Worklog for raw wsgi album code.
Realized when half-awake this morning that the album-search cache was wrong at an entirely different level - reloading the album needs to invalidate all prior searches, where instead the code was just reloading the one that was in progress when we noticed the base album was stale. This is also the first hint that, at 900 lines of code, I already need bugtracking; given my offline working mode, I should probably look at SD - having a bug list that can be checked in with the code makes a lot of sense, especially if it still supports real management tools and isn't just a free form list.
Pushed the change out as 0.2a after testing. (Still needs to be made "pure functional with caching" to eliminate some other rarely-seen problems. Also need to think about adding this album to nagaina monitoring...)
inchpebble 21: Took some pictures at a party, which triggered adding an external list of exported albums (conveniently mapping short names from urls to actual kphotoalbum keywords; eventually it'll map to full blown queries, but not soon.) That's enough to call this 0.2 and roll it out as the primary version, for the half dozen people who should see these pictures... did use one of the speculatively-written caching functions after all, though not on the code path I expected (the ad-hoc caching code that was hand-fixed earlier should use it, but doesn't yet.)
(This is 21, not 20, because the internal rewrite counts as an inchsomething... but I already used inchboulder, and it's bigger than that was.)
Violating my "inchpebble" model cost me several weeks (probably a factor of 4 of extra friction over actual coding time) but the major changes are integrated; there is now
Of course this turns out to be entirely internal - it doesn't change any visible functionality (though some obscure bugs have been fixed just by having to write doctests, they're mostly hidden from users in the old version) - so I can't quite bring myself to deploy it (though one could also argue that this is the best time to deploy it, since users won't notice.) I suppose I'll have new visible-features soon, though, once I get back to an inchpebble a day.

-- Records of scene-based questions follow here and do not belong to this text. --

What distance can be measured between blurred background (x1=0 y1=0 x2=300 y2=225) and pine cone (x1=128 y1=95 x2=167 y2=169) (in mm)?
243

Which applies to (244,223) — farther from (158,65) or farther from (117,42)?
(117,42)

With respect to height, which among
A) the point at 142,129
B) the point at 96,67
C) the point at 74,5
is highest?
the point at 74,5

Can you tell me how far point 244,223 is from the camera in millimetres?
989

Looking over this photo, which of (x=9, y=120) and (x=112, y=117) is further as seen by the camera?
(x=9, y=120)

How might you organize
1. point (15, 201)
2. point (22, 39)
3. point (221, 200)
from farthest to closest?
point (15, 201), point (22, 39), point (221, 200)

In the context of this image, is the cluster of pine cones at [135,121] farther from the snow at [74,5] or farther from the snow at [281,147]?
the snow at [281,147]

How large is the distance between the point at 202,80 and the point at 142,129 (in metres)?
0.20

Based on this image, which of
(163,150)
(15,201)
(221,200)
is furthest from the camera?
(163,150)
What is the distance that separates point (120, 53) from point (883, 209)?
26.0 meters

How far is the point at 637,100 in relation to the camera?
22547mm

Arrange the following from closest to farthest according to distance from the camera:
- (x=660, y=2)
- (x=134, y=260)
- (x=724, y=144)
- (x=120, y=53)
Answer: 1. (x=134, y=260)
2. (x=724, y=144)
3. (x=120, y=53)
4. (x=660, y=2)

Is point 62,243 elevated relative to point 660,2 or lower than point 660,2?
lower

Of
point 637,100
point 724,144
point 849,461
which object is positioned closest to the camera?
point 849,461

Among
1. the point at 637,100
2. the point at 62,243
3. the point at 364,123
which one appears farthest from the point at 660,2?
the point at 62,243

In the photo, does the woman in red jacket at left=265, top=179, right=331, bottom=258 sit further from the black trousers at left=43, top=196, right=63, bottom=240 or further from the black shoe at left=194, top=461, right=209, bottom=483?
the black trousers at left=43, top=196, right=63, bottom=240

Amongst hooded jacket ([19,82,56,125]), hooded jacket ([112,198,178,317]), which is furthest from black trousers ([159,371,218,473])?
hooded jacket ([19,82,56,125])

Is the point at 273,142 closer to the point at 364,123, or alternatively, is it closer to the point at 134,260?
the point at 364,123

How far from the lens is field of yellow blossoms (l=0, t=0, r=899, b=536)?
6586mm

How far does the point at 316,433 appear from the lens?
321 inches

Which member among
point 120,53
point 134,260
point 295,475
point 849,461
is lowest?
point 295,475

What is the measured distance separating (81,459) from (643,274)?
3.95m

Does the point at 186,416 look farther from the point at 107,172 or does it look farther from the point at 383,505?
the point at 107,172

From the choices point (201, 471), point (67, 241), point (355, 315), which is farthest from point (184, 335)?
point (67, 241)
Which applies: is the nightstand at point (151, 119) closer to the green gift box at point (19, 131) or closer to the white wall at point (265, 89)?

What really got me over the friction of folding in the broader set of changes, though, turned out to be "seeing it all at once" - I've done all of this development on the EEEpc, but 88x27 isn't really enough room to see structural changes across multiple files. The real breakthrough was sitting down and applying some 80's technology to the situation - setting up X forwarding between the EEE and the Thinkpad :-) m-x make-frame-on-display and I suddenly had a much more expansive view of the new code, and was able to put everything back together. It mostly meant that I needed to concentrate less, and could just look at the code; while it reduced some of the friction, I'm not sure it was actually for the best.
In any case, it'll now be easier to add some better album management and export-selection features, as well as some slightly better rendering; clearly marking "new pictures" looks like the most interesting short-term viewer (as opposed to publisher) feature.
Writing more tests as part of the caching structure. After about the third time I added a sleep(1) to allow the file timestamp to change within the test, I realized - I should just trigger the cache on length (and maybe inode number) too. The album application doesn't really need that, but once I push the caching under the abstraction of "documented interface" it should behave more intuitively, and that means "file changed" not merely "timestamp changed".
This brings up an interesting aspect of doctest - "hard to test" suddenly explicitly means "hard to document" because the tests are documentation. I've traditionally used "this is hard to document" as a valid reason to change an interface, but "hard to test" just means "work harder on the tests" - even when I'm writing them, I've traditionally not wanted the tests themselves to distort an interface simply due to weak testing infrastructure. Doctest binds these together much more clearly - not only are the tests serving as documentation, they're serving as realistic users of the API, which increases their legitimacy as potential critics of that API.
(Of course, it turns out that the function I was working on that triggered this rant really does have make(1)-like semantics, so it can only make reference to the contents on disk, not an in-memory cache; I'll have to consider using a stampfile to record the source-size and source-inode along with the generated file, but that's more clearly far enough ahead that I should defer it until I find an actual need for it.)
Since I'd actually published a couple of albums with the 0.1 deployment, I've left that alone and cloned the deployment so I can test my main development line. I did find one bug in the 0.1 deployment, an artifact of caching the kphotoalbum lookups - which take up to a minute, the first time - when I extended it to support multiple albums/searches, I neglected to treat each album separately, so adding a new album would fail unless it was the first load after an index change. According to my logs, none (ok, "neither") of the users noticed it, but it's still embarassing.
The fix was trivial - but it did underscore that even a couple of lines of ad hoc caching code was the wrong thing to do. Fortunately, the main effort in the 0.2 line has been to come up with some helpers and decorators that abstract out the rest of the web-app-related functions that I've been hardcoding. None of this is actually hard (though I have learned about some new (to me) python features like inspect.getargspec in the process) but getting the result to seem reasonable and not too "magic" is a bit more subtle. (Yes, this is the beginning of the "second system" slippery slope :-)
Note that the world probably doesn't need another python WSGI framework - but given my background, I'm not willing to use one without enough experience with the lower levels to be able to debug it (and to appreciate why those lower levels are there.) So far it's actually worked well in terms of allowing me to tune my apps, and get more perspective on how the different the questions are when you're thinking in the web framework context.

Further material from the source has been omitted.